- [EXERCISE BRIEF] Return exactly the listing's lines, from its first line to the line holding "Łazienka - Bathroom", ends included.

# # # # #

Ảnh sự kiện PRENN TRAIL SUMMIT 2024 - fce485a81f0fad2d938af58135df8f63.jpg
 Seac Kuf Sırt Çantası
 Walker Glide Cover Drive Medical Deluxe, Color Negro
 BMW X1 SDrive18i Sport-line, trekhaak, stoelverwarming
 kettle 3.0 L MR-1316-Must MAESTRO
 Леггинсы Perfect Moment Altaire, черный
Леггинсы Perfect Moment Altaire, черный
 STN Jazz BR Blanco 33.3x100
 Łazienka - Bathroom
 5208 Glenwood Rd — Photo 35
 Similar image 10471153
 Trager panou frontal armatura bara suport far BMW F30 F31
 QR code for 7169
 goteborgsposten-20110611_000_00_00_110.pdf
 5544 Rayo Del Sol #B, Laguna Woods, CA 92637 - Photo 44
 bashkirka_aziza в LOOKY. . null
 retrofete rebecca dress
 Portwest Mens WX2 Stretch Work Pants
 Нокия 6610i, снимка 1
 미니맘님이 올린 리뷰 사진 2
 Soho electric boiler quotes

# # # # #

- [YOUR SOLUTION]
Ảnh sự kiện PRENN TRAIL SUMMIT 2024 - fce485a81f0fad2d938af58135df8f63.jpg
 Seac Kuf Sırt Çantası
 Walker Glide Cover Drive Medical Deluxe, Color Negro
 BMW X1 SDrive18i Sport-line, trekhaak, stoelverwarming
 kettle 3.0 L MR-1316-Must MAESTRO
 Леггинсы Perfect Moment Altaire, черный
Леггинсы Perfect Moment Altaire, черный
 STN Jazz BR Blanco 33.3x100
 Łazienka - Bathroom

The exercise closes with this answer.